#### [Work instruction]
Only the opening lines of the listing, through the one with "category: hedgehog", are to be retyped, each exactly as it stands.

#### [Working data]
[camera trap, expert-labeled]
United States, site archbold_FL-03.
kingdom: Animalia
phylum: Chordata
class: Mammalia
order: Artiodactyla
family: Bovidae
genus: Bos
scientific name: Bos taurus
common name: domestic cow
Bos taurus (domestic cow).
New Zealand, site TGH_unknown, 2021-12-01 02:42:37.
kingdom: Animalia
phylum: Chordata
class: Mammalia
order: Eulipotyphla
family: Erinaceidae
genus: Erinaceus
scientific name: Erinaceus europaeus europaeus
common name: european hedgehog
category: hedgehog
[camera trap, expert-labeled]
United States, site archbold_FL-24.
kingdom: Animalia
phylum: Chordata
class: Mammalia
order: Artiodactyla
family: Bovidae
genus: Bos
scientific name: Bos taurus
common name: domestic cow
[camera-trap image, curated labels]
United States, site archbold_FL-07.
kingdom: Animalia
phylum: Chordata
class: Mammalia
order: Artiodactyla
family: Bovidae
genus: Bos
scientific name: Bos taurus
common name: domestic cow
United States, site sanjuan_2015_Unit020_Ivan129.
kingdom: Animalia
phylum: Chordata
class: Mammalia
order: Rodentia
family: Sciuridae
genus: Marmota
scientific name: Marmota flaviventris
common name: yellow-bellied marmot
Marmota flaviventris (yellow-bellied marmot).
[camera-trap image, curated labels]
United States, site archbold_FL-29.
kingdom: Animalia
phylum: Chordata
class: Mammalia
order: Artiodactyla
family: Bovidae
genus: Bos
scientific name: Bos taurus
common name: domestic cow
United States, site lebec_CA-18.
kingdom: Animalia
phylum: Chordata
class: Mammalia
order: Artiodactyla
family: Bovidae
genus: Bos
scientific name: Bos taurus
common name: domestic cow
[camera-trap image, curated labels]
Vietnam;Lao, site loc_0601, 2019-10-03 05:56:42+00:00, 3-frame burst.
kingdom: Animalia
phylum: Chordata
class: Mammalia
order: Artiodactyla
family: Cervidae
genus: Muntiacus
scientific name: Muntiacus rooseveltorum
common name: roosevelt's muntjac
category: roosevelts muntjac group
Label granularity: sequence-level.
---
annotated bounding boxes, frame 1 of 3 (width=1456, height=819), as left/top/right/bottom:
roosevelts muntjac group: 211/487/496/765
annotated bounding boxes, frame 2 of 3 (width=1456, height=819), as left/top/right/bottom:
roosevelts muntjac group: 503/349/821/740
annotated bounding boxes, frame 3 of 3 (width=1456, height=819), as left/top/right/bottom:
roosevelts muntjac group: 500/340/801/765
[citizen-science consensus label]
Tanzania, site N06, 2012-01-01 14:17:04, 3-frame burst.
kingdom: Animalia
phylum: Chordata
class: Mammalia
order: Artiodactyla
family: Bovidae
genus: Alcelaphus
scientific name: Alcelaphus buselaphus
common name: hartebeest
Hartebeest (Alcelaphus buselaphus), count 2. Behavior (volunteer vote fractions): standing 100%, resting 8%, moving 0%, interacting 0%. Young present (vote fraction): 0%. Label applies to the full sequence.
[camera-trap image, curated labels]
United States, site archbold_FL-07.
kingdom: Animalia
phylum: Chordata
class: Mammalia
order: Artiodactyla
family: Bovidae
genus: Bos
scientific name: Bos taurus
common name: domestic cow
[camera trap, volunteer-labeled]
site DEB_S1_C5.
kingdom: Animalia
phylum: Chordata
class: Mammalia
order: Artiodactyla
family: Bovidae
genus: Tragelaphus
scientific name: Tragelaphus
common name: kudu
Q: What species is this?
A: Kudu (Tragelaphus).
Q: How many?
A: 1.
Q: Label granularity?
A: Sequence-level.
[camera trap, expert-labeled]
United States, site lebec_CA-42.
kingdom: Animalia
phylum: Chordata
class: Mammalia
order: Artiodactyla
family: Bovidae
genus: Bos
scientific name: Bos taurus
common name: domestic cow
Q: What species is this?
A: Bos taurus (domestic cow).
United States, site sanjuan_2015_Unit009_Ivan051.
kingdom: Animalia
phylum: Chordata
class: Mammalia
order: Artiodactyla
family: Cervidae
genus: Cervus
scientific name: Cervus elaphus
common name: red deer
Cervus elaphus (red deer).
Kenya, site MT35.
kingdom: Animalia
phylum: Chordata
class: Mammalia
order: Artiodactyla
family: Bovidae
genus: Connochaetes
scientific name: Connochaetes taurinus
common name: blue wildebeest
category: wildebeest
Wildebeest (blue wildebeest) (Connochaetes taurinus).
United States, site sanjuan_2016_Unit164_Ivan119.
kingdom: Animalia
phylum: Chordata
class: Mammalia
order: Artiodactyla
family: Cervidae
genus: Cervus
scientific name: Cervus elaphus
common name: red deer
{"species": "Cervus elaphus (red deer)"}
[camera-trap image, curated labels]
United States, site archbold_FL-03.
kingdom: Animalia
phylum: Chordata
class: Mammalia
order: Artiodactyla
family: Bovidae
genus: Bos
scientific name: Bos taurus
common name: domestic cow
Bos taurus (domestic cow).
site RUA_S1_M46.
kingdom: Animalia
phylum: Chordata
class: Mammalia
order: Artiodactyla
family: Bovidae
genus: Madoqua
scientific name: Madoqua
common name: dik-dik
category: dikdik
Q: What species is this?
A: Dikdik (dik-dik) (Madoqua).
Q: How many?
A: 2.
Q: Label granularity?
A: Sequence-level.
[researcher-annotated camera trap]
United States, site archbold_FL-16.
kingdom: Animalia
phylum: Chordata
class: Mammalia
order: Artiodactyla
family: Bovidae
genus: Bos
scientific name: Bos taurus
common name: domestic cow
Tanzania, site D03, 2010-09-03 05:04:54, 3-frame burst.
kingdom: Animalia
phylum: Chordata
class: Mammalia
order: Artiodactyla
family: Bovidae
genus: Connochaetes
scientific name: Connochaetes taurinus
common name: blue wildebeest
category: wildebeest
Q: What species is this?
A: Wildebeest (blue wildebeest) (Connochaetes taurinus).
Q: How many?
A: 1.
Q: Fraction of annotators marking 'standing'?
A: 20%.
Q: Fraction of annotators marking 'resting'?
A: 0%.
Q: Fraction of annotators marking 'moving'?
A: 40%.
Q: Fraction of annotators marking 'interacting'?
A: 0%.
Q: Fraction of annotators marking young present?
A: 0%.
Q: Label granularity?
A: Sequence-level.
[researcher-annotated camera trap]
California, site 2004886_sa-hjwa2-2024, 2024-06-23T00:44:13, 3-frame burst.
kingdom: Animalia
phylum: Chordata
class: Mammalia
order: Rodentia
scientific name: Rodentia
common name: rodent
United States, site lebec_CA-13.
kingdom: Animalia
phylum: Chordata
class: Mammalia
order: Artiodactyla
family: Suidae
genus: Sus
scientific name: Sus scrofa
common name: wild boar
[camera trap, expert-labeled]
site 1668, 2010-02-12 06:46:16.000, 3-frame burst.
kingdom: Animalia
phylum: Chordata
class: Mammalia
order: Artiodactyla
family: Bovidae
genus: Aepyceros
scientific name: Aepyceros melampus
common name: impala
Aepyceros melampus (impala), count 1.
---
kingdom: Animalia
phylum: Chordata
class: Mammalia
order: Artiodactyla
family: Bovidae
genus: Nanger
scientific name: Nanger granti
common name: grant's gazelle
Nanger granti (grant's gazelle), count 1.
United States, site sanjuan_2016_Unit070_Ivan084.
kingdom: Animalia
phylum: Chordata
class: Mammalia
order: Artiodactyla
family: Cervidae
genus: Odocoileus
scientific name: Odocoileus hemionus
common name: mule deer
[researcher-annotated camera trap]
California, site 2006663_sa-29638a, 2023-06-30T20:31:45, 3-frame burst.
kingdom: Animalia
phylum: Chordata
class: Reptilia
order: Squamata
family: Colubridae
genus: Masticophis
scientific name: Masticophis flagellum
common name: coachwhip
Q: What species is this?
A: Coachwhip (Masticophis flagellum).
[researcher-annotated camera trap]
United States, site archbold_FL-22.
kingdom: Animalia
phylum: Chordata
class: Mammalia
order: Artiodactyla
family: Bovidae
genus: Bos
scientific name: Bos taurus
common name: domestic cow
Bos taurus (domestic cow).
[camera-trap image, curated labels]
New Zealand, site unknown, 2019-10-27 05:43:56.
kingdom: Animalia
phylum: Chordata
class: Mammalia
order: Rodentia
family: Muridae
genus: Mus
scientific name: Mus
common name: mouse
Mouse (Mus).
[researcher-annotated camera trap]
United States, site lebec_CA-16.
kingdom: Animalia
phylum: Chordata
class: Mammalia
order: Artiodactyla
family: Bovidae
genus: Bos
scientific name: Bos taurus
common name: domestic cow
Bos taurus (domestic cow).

#### [Finished task]
[camera trap, expert-labeled]
United States, site archbold_FL-03.
kingdom: Animalia
phylum: Chordata
class: Mammalia
order: Artiodactyla
family: Bovidae
genus: Bos
scientific name: Bos taurus
common name: domestic cow
Bos taurus (domestic cow).
New Zealand, site TGH_unknown, 2021-12-01 02:42:37.
kingdom: Animalia
phylum: Chordata
class: Mammalia
order: Eulipotyphla
family: Erinaceidae
genus: Erinaceus
scientific name: Erinaceus europaeus europaeus
common name: european hedgehog
category: hedgehog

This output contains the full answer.